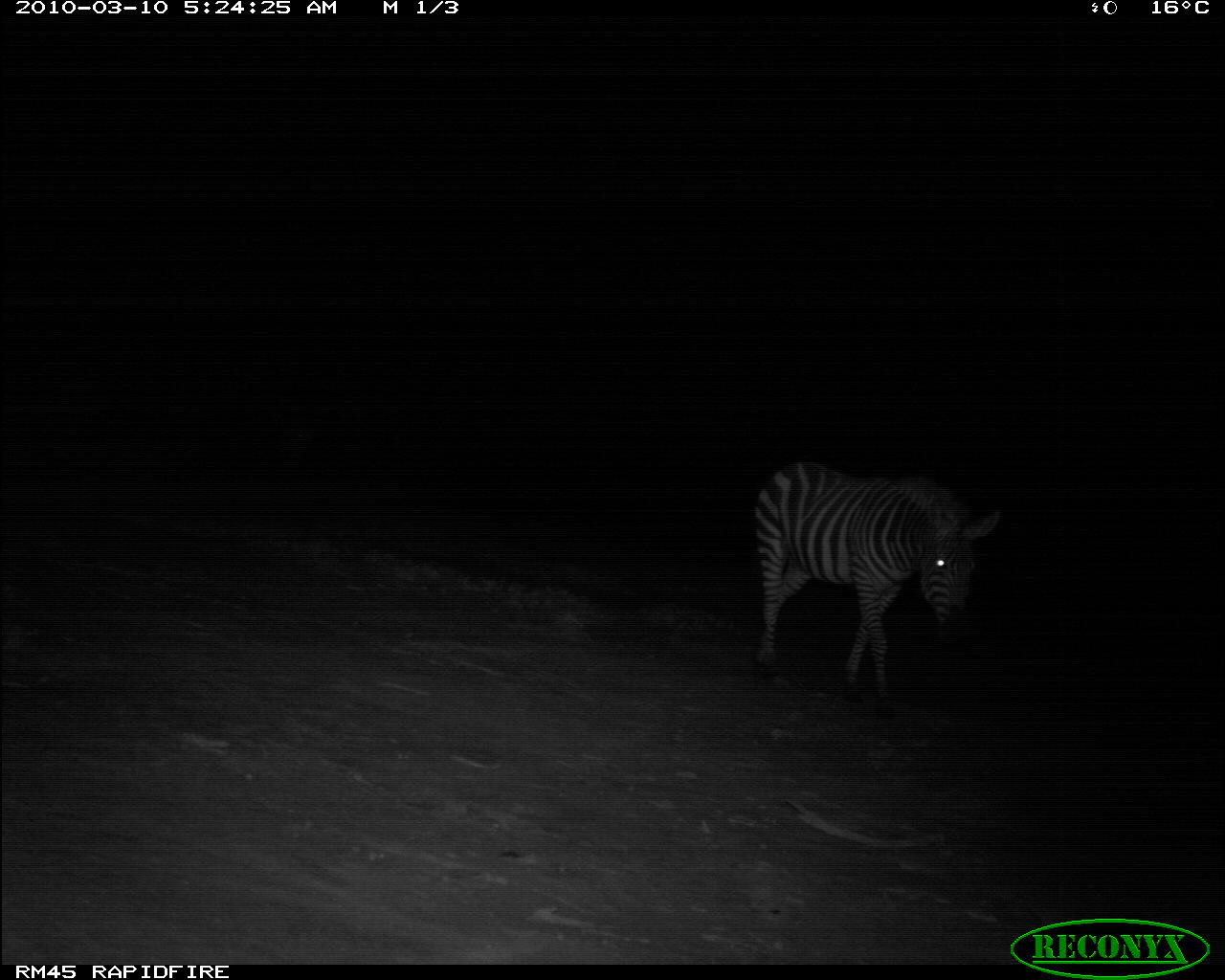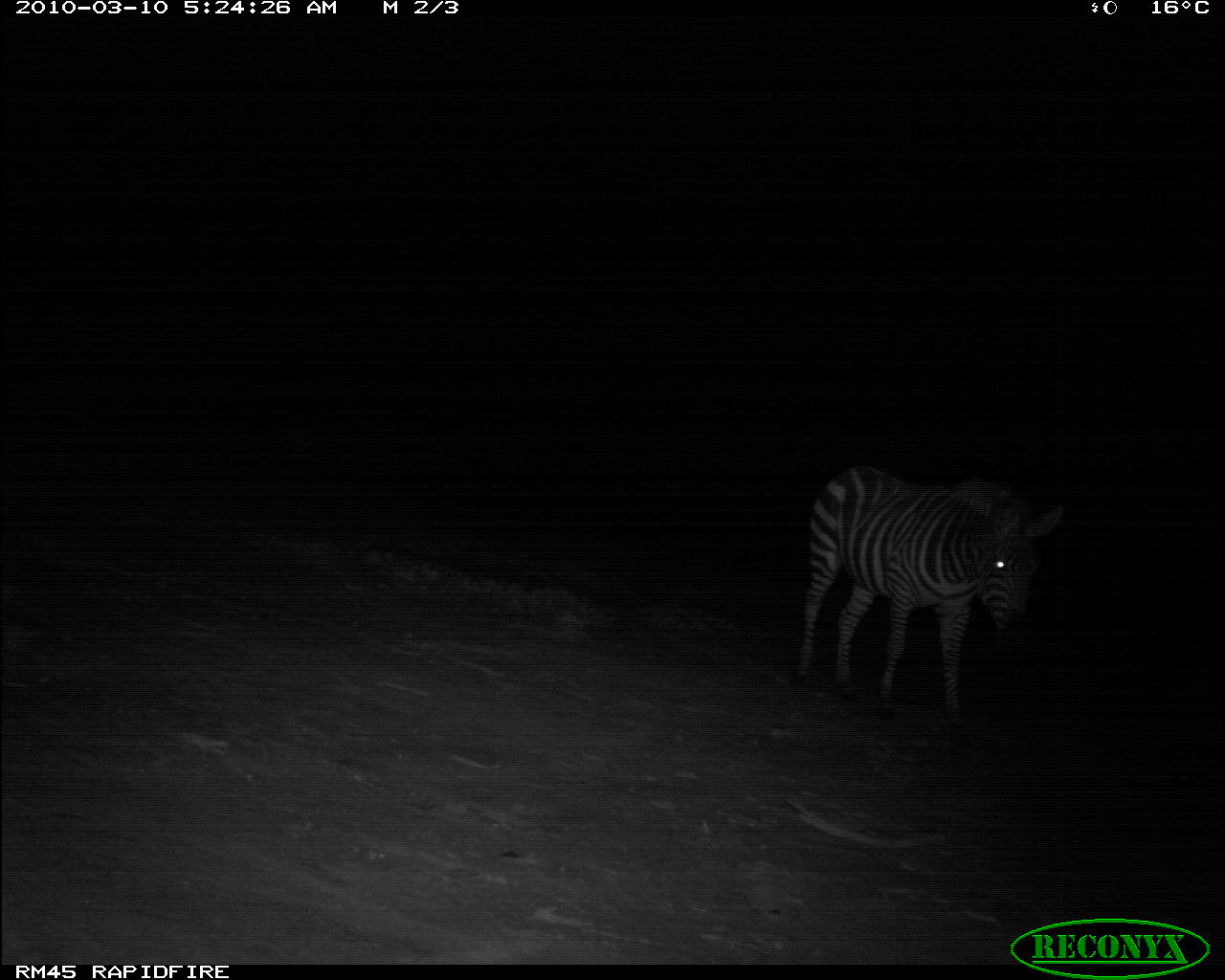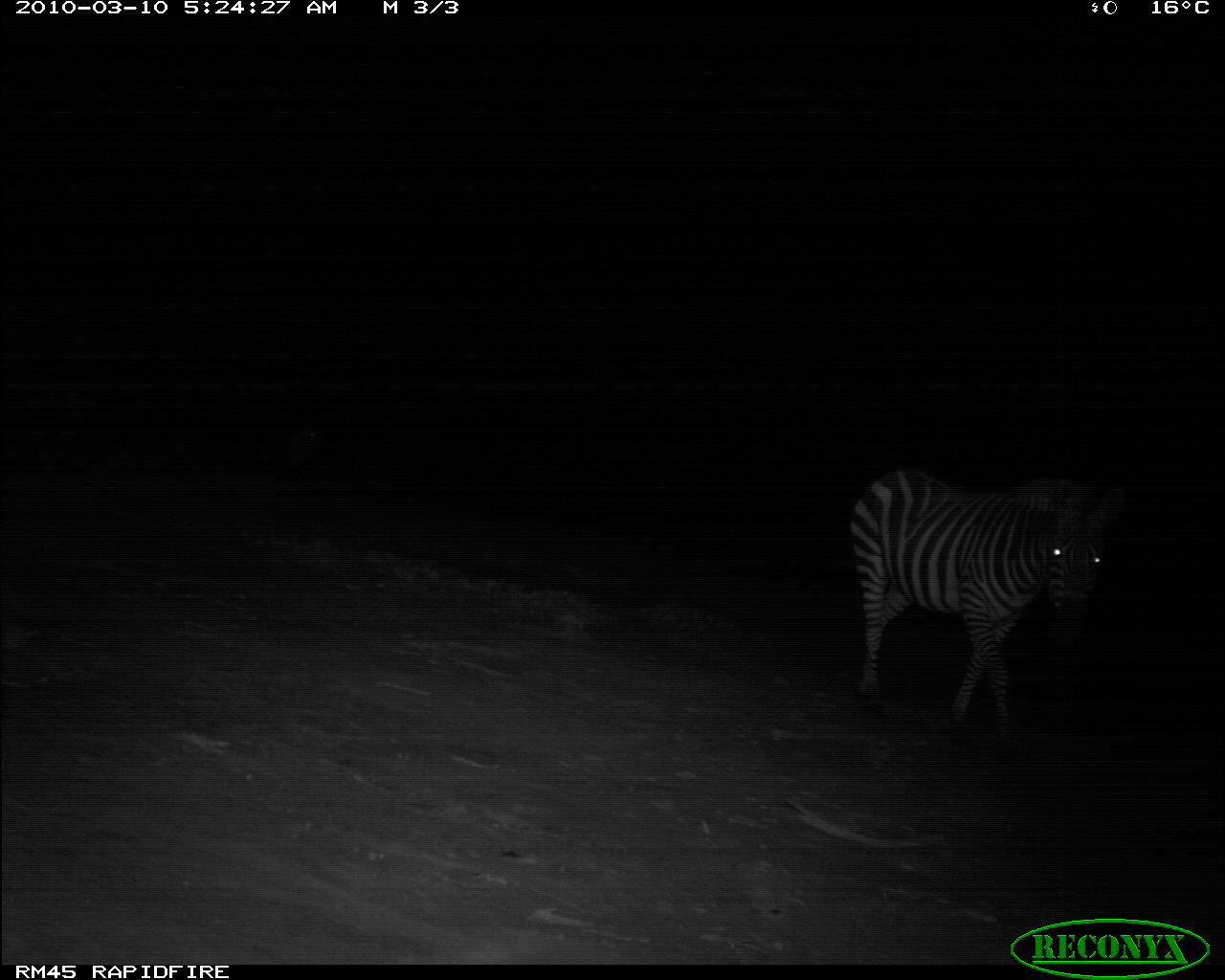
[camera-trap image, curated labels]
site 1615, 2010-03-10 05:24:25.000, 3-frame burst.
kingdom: Animalia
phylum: Chordata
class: Mammalia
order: Perissodactyla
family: Equidae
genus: Equus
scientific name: Equus quagga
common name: plains zebra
Equus quagga (plains zebra), count 1.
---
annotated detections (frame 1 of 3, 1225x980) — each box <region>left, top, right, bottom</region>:
equus quagga: <region>756, 460, 1002, 719</region>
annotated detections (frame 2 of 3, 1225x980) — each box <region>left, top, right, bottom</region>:
equus quagga: <region>793, 464, 1064, 717</region>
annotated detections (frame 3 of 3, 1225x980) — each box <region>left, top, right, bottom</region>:
equus quagga: <region>849, 469, 1130, 738</region>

Work request:
Print every entry exactly as written, without the pictures.

Output of the task:
[camera-trap image, curated labels]
site 1615, 2010-03-10 05:24:25.000, 3-frame burst.
kingdom: Animalia
phylum: Chordata
class: Mammalia
order: Perissodactyla
family: Equidae
genus: Equus
scientific name: Equus quagga
common name: plains zebra
Equus quagga (plains zebra), count 1.
---
annotated detections (frame 1 of 3, 1225x980) — each box <region>left, top, right, bottom</region>:
equus quagga: <region>756, 460, 1002, 719</region>
annotated detections (frame 2 of 3, 1225x980) — each box <region>left, top, right, bottom</region>:
equus quagga: <region>793, 464, 1064, 717</region>
annotated detections (frame 3 of 3, 1225x980) — each box <region>left, top, right, bottom</region>:
equus quagga: <region>849, 469, 1130, 738</region>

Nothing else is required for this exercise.